> _Task requirements_
1. From the Meyer E46 wiring thread, print the passage starting at "You might also" and ending at "valve under it .".
2. Using the Meyer E46 wiring thread, mark each statement yes or no, and quote the words that settle it: (a) The screen filter was found full of dirt. (b) Mebes suggests loosening the packing nut at the bottom of the lift ram. (c) After the unit was reinstalled, the plow still would not come down.

> _Text block_
┏━━

# need advice to connect meyer E46



## eric des bois (Dec 23, 2004)

1-from battery+ to the selenoid lug
2-from selenoid 2nd lug to the motor positive lug of the unit
3-from the small screw of the selenoid to the switch inside (bottom lug)
4 -from the switch to the black wire of the unit( top lug)
5 -ground the unit to the engine

and nothing work what i am doing wrong?????

thanks to all

eric des bois


----------



## Mebes (Feb 7, 2004)

http://www.plowsite.com/showthread.php?t=20765

I posted a pic of the wiring setup on the above link take a look see if it applies to your setup.

Go to the diamond link at the top of this page if you need a manual for your meyer.


----------



## eric des bois (Dec 23, 2004)

*new problem*

*hi Mebes 
Thanks for the advise that you gave.Just was needed to connect a wire to the ignition wire that goes ON when you turn the switch and then to the a fuse to the middle of the switch control of the plower.

the result was good and everything was ok but got a new problem:....
the plower does not come down when I put the switch to the lower(float)i checked the electric continuity it is ok till the the unit .what can I do about it ???????????????

Thank you and happy new year

Eric des bois*


----------



## Mebes (Feb 7, 2004)

Do you have power at the "A Coil"
You should feel some magnetism on the back side of it with a screwdriver.

The coil may have failed if you can't feel any magnetism, and you have 12V at it.

You may also have some junk blocking the valve operation if you do have magnetism.

You might also want to loosen the big packing nut on the top of your lift ram, to see if it's stuck there.


----------



## eric des bois (Dec 23, 2004)

Thanks again Mebes
The coils that operate the vave was ok. But I had to pry it of and unscrew the valve under it .
The screen filter was full of dirt.
I decide to flush the dirty oil out and melt the ice inside by removing the drain plug and the two other beside, after I put them back and fill the unit white diesel, operate the piston up and down 3 times and drain it.I made this operation one more time and removing the coil operated valve one more time the screen filter was dirty again and put back fill the unit wih almost I pint of power steering fluid reinstall it in front of the 4.4 and everything work perfectly.


----------



## Mebes (Feb 7, 2004)

Glad to help.


----------

┗━━

> _Raw data_
┏━━

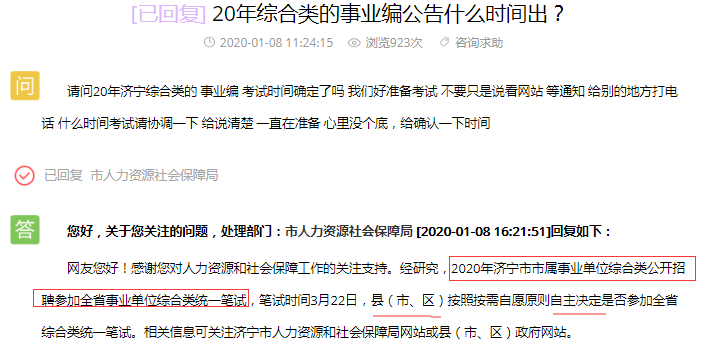 濟(jì)寧綜合類參加2020山東事業(yè)單位統(tǒng)考嗎？官方回復(fù)了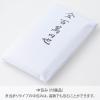 Maruai KI-651 Celebration Bag, Wedding Design, Japanese Style, Bidding, Gold Seal, Treasure Ship, 1 Piece view 4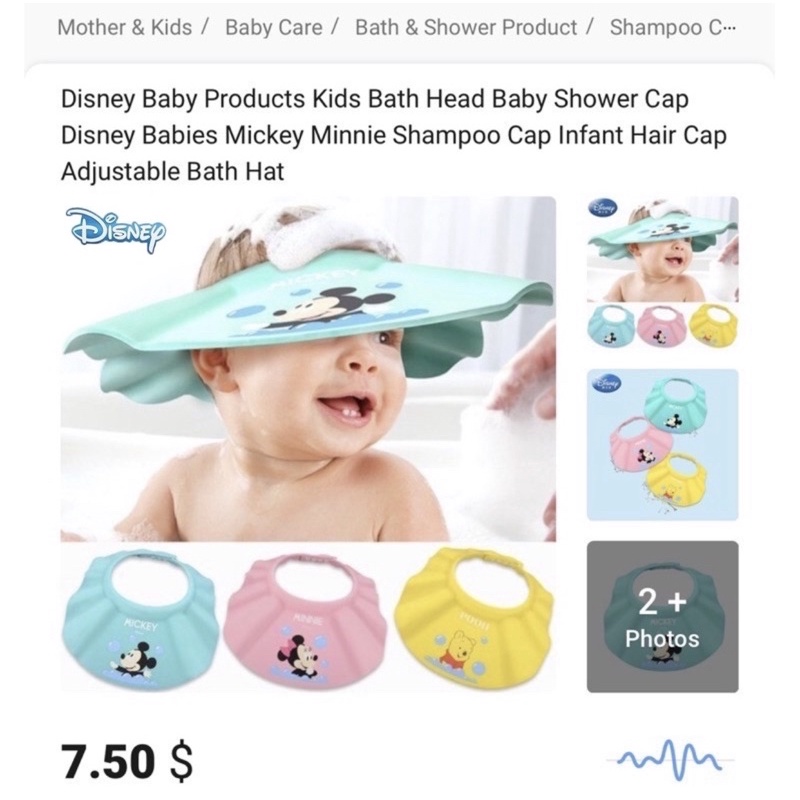 Mũ Gội Đầu Che Chắn Nước , Bảo Vệ Tai Cho Bé Disney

┗━━

> _Answers given_
1.
You might also want to loosen the big packing nut on the top of your lift ram, to see if it's stuck there.


----------



## eric des bois (Dec 23, 2004)

Thanks again Mebes
The coils that operate the vave was ok. But I had to pry it of and unscrew the valve under it .

2.
(a) Yes: "The screen filter was full of dirt."
(b) No: "loosen the big packing nut on the top of your lift ram"
(c) No: "reinstall it in front of the 4.4 and everything work perfectly."